**Task inputs**

◆ ◆ ◆ ◆

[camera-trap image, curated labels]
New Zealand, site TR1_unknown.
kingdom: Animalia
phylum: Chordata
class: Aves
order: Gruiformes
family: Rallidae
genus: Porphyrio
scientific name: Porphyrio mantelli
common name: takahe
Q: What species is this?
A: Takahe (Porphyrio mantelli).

◆ ◆ ◆ ◆

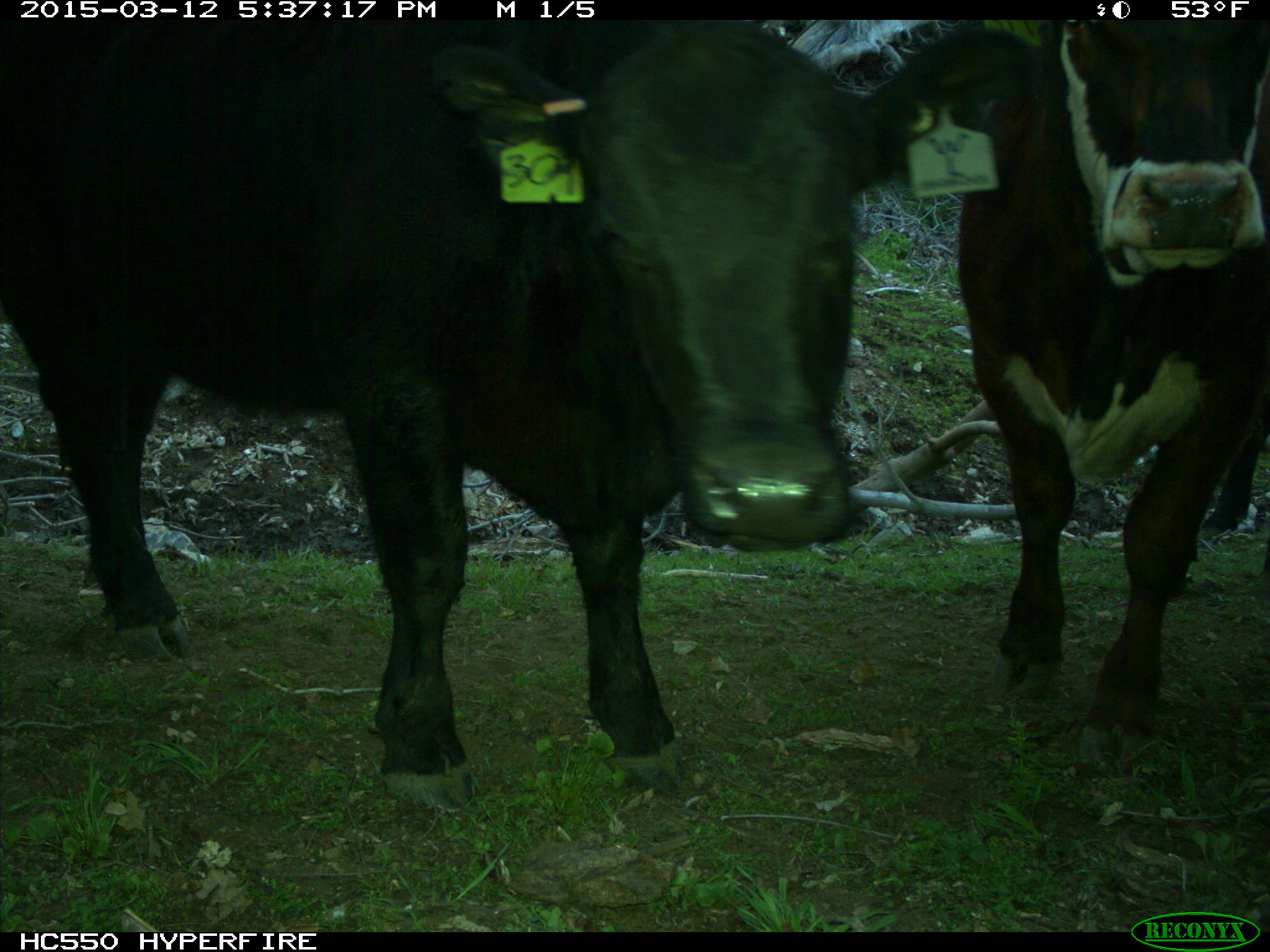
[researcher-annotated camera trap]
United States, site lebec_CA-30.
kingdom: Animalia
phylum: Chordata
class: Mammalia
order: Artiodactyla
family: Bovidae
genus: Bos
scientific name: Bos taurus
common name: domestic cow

◆ ◆ ◆ ◆

**Exercise requirements**
Copy every line in the records above that contains the word "name".

**Response to the task**
scientific name: Porphyrio mantelli
common name: takahe
scientific name: Bos taurus
common name: domestic cow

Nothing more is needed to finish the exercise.